# Dataframe basics
### Dr. Tirthajyoti Sarkar, Fremont, CA 94536
### Apache Spark
Apache Spark is one of the hottest new trends in the technology domain. It is the framework with probably the highest potential to realize the fruit of the marriage between Big Data and Machine Learning. It runs fast (up to 100x faster than traditional Hadoop MapReduce) due to in-memory operation, offers robust, distributed, fault-tolerant data objects (called RDD), and inte-grates beautifully with the world of machine learning and graph analytics through supplementary
packages like Mlib and GraphX.

Spark is implemented on Hadoop/HDFS and written mostly in Scala, a functional programming language, similar to Java. In fact, Scala needs the latest Java installation on your system and runs on JVM. However, for most of the beginners, Scala is not a language that they learn first to venture into the world of data science. Fortunately, Spark provides a wonderful Python integration, called PySpark, which lets Python programmers to interface with the Spark framework and
learn how to manipulate data at scale and work with objects and algorithms over a distributed file system.

### Dataframe
In Apache Spark, a DataFrame is a distributed collection of rows under named columns. It is conceptually equivalent to a table in a relational database, an Excel sheet with Column headers, or a data frame in R/Python, but with richer optimizations under the hood. DataFrames can be constructed from a wide array of sources such as: structured data files, tables in Hive, external databases, or existing RDDs. It also shares some common characteristics with RDD:

* Immutable in nature : We can create DataFrame / RDD once but can’t change it. And we can transform a DataFrame / RDD after applying transformations.
* Lazy Evaluations: Which means that a task is not executed until an action is performed.
* Distributed: RDD and DataFrame both are distributed in nature.

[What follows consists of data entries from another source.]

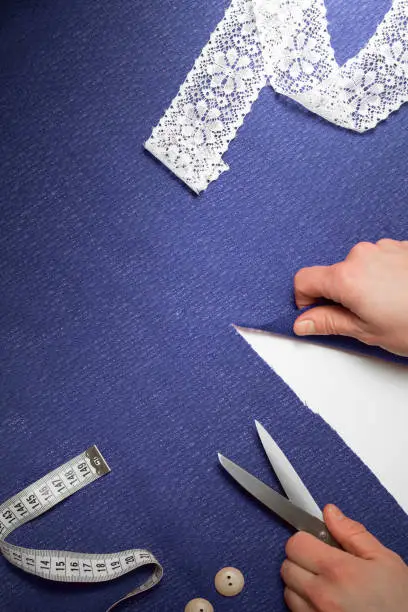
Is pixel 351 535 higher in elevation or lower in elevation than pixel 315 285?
lower

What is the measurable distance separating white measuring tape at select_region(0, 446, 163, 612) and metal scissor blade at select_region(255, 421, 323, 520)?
11.2 inches

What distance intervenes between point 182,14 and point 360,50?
0.36 metres

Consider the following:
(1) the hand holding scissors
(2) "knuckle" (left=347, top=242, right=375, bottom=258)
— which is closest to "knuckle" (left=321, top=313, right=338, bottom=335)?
(2) "knuckle" (left=347, top=242, right=375, bottom=258)

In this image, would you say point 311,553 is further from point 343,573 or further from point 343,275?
point 343,275

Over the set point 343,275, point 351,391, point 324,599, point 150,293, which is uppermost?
point 150,293

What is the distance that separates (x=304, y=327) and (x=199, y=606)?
1.84 ft

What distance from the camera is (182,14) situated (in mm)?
1345

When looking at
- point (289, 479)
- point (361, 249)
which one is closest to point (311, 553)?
point (289, 479)

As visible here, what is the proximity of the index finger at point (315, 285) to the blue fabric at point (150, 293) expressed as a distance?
0.03 metres


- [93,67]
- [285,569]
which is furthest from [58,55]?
[285,569]

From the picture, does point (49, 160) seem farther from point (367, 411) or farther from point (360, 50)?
point (367, 411)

### Advantages of the DataFrame
* DataFrames are designed for processing large collection of structured or semi-structured data.
* Observations in Spark DataFrame are organised under named columns, which helps Apache Spark to understand the schema of a DataFrame. This helps Spark optimize execution plan on these queries.
* DataFrame in Apache Spark has the ability to handle petabytes of data.
* DataFrame has a support for wide range of data format and sources.
* It has API support for different languages like Python, R, Scala, Java.

In [1]:
import pyspark
from pyspark import SparkContext as sc
from pyspark.sql import Row

### Create a `SparkSession` app object

In [2]:
from pyspark.sql import SparkSession

In [3]:
spark1 = SparkSession.builder.appName('Basics').getOrCreate()

### Read in a JSON file

In [4]:
df = spark1.read.json('Data/people.json')

#### Unlike Pandas DataFrame, it does not show itself when called

In [5]:
df

DataFrame[age: bigint, name: string]

#### You have to call show() method to evaluate it i.e. show it

In [6]:
df.show()

+----+-------+
| age|   name|
+----+-------+
|null|Michael|
|  30|   Andy|
|  19| Justin|
+----+-------+



#### Use `printSchema()` to show he schema of the data. Note, how tightly it is integrated to the SQL-like framework. You can even see that the schema accepts `null` values because nullable property is set `True`.

In [7]:
df.printSchema()

root
 |-- age: long (nullable = true)
 |-- name: string (nullable = true)



#### Fortunately a simple `columns` method exists to get column names back as a Python list

In [9]:
df.columns

['age', 'name']

#### Similar to Pandas, the `describe` method is used for the statistical summary. But unlike Pandas, calling only `describe()` returns a DataFrame! This is due to lazy evaluation - the actual computation is delayed as much as possible.

In [10]:
df.describe()

DataFrame[summary: string, age: string, name: string]

#### We have to call `show` again

In [11]:
df.describe().show()

+-------+------------------+-------+
|summary|               age|   name|
+-------+------------------+-------+
|  count|                 2|      3|
|   mean|              24.5|   null|
| stddev|7.7781745930520225|   null|
|    min|                19|   Andy|
|    max|                30|Michael|
+-------+------------------+-------+